L'Union africaine, justement, aujourd'hui présidée par le président tchadien Idriss Déby, souhaite – et nous la soutenons – renforcer encore son rôle dans le traitement des crises en Afrique, ainsi que sa capacité à déployer des opérations, ce qui est tout à fait positif. La France forme d'ailleurs chaque année 20 000 soldats africains au maintien de la paix ; le colonel Calvez connaît parfaitement ce dossier. Il existe aussi des projets visant à développer les moyens dont disposent les Nations unies pour soutenir techniquement et financièrement les opérations de l'Union africaine.
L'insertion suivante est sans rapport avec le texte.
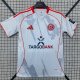 25-26 Fortuna Dusseldorf Away Fans Soccer Jersey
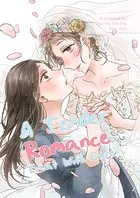 A Tender Romance Treat With Care（単話）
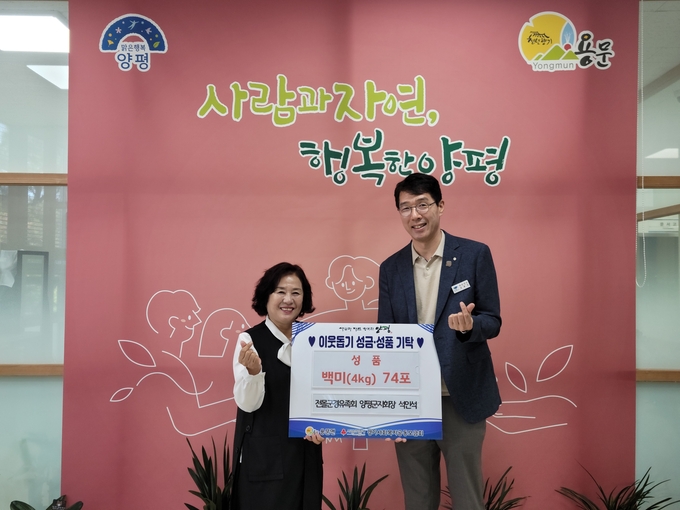 전몰군경유족회 양평군지회 석인석 회장이 용문면에 이웃돕기 백미를 기탁했다. (사진=양평군 용문면 행정복지센터 제공)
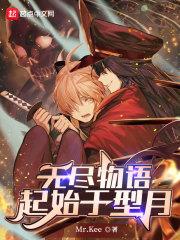 无尽物语:起始于型月全文下载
Tout cela est souhaitable à terme. Il faut simplement veiller à ne pas légitimer le discours de certains Africains selon lequel l'Afrique concerne l'Union africaine, non les Nations unies. Outre que ce discours n'est pas réaliste, il est profondément contraire aux intérêts même des Africains. De plus, la logique très réaliste qui a présidé à la fondation des Nations unies consistait à tenir compte du fait – dont nous sommes quotidiennement témoins – que ce qui se passe dans une région ou dans un continent donnés a souvent des conséquences sur les autres régions, notamment sur leur sécurité. Cela s'applique évidemment au Mali, à la République centrafricaine et à la corne de l'Afrique, comme au Moyen-Orient. Il est donc faux de dire qu'il revient aux seules organisations régionales de traiter les crises qui s'y déroulent.

Par ailleurs, si les Nations unies renforçaient leur soutien aux opérations de l'Union africaine, cela nécessiterait certaines garanties en matière de contrôle politique et de contrôle d'efficacité, notamment.

J'en viens à la Syrie. Supposons que l'on puisse s'abstraire du droit et de la morale – ce que l'on ne saurait faire entièrement, car je rejoins ce qui a été dit sur la nécessité d'insister sur le respect du droit humanitaire et d'empêcher l'impunité, ce à quoi nous oeuvrons résolument. C'est par réalisme que nous sommes réservés quant à la partition qui, malheureusement, se profile : cette solution ne serait pas la plus favorable à nos intérêts de sécurité. C'est à ce titre que nous n'avons cessé de plaider pour une transition politique et que nous continuerons de le faire. Ce n'est que si nous parvenons à rétablir l'unité du pays que ses différentes composantes, notamment sunnite, se reconnaîtront dans ses institutions politiques, ce qui les dissuadera de choisir l'option radicale incarnée par les mouvements terroristes. L'instabilité, la faiblesse, l'inefficience des régimes, parfois leur corruption produisent les révolutions que l'on a pu observer dans le passé, mais également les mouvements terroristes – même si l'analyse du phénomène doit évidemment être plus complexe.

Monsieur Myard, je ne suis pas un expert en matière d'opérations militaires, mais – je le dis en présence du colonel Calvez – lors de nos échanges avec l'état-major, qui sont très fréquents, il apparaît clairement et en permanence que nos soldats font la guerre selon des règles. Cela nous empêche d'ailleurs de faire certaines choses qui pourraient être très destructrices pour le potentiel des forces adverses. Je songe en particulier à la prudence de nos forces lorsqu'il s'agit de s'attaquer aux convois pétroliers, constitués de camions conduits par des chauffeurs qui sont souvent des civils rackettés par les terroristes. Très honnêtement, je doute que le régime syrien s'impose les mêmes règles.